Andy Sack says goodbye to TechStars Seattle as Chris DeVore looks on
Andy Sack says goodbye to TechStars Seattle as Chris DeVore looks on.

“Over the last five to seven years, since we started Founder’s Co-op, I have decided that this is the work I want to do, which is to build great companies and build the ecosystem in the Pacific Northwest,” said DeVore. “Between the fundraising for the fund and Startup Hall and the work with the city, all of this to me, in my head, all fits together. My job is to help the most talented entrepreneurs in the geography build the biggest and best companies that they can, and I just felt this was another important piece to that puzzle.”

With the fresh funds, DeVore was able to boost the annual budget going forward from $515,000 to $675,000, reducing its dependence on outside sponsors and bolstering the programming. That also means he now has the flexibility to expand the class size to 11 or 12 companies if he so chooses. Historically, the TechStars Seattle classes have largely been limited to 10, with each company trading six percent in equity for $18,000 in cash and hours of mentorship.

Now located in the University of Washington’s Startup Hall, Techstars Seattle is still awaiting a breakout success. Seattle area startups such as Remitly, Apptentive, Bizible and Shippable are gaining momentum, but the program has yet to produce a blockbuster exit that really could catapult the organization to new heights.

DeVore, of course, is looking to make sure those big-time exits happen. And he’s taking a new approach to how Techstars Seattle selects its companies, and thinks about success.

As Techstars has grown globally with programs spread from London to San Diego, DeVore said that Techstars Seattle needs to define itself better.

“We need to stand for something in the Techstars network,” he said. “And I think it has to stand for a certain kind of excellence, the kind of excellence that this geography is known for.” That means choosing the best of the best in areas such as cloud computing, enterprise software, consumer marketplaces, life sciences and artificial intelligence.

In the past, Techstars Seattle has recruited teams from across the globe.

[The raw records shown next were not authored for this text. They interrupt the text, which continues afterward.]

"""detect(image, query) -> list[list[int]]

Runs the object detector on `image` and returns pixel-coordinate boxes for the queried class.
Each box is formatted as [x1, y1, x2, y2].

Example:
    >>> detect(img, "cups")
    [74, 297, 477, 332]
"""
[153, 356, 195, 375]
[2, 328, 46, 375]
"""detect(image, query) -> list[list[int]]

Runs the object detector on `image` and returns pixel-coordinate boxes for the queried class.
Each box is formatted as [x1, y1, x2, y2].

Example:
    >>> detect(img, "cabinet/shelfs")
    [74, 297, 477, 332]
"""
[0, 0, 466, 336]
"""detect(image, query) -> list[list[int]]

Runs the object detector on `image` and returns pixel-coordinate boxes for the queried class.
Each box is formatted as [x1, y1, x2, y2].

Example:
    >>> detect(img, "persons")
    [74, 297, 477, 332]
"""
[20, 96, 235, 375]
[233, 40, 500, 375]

And while that won’t change under DeVore’s watch, he wants to find entrepreneurs who are committed to building their companies in the Northwest.

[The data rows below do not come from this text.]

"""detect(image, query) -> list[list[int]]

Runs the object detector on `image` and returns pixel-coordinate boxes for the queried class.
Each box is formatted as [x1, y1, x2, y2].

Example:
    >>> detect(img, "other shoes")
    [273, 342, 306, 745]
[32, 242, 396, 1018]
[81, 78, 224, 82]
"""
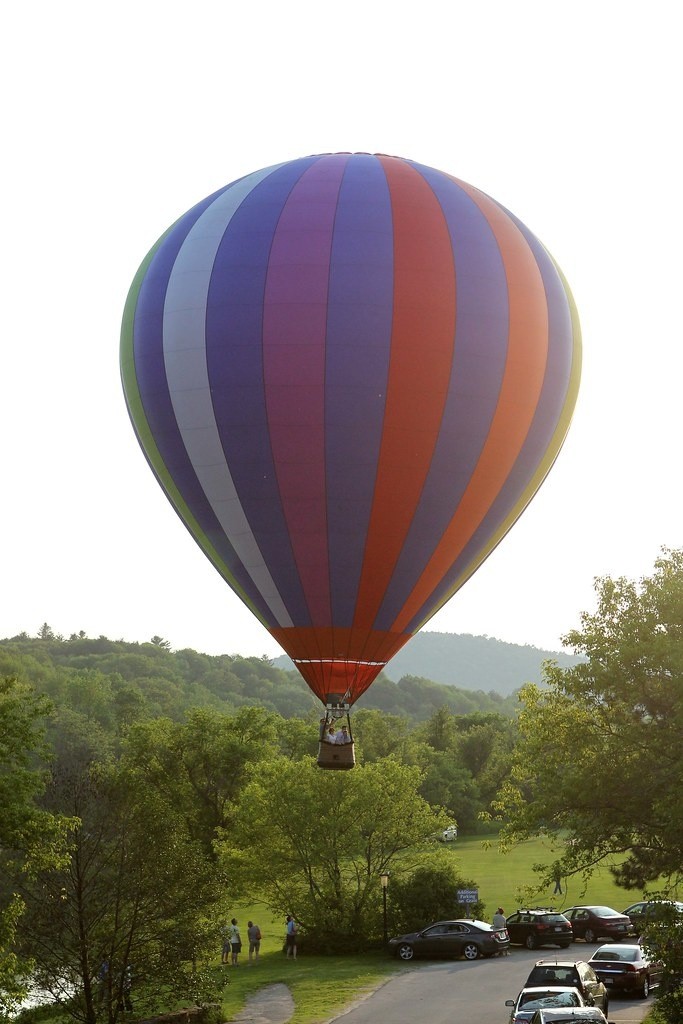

“That is the opportunity to both develop the best of what we have in the ecosystem and, frankly, import amazing teams who not only want to be in Techstars, but they want to be in Techstars Seattle and build their business in Seattle,” he said. “If we can give them … an excuse to pull up stakes of wherever they are — and be like ‘I’m moving my whole show to Seattle because I got into Techstars’ — that is a once-in-a-year opportunity for us to add some richness and diversity to our local entrepreneurial pool.”

As the new era begins at Techstars, DeVore said he’s excited to build on Andy Sack’s successes over the past five years.

“Techstars has been an amazing thing for Seattle, and I think it is trying to hold on to all of the great things that Andy did, but because we a bit more money and some fresh eyes on it, to do some things a bit differently as well,” he said.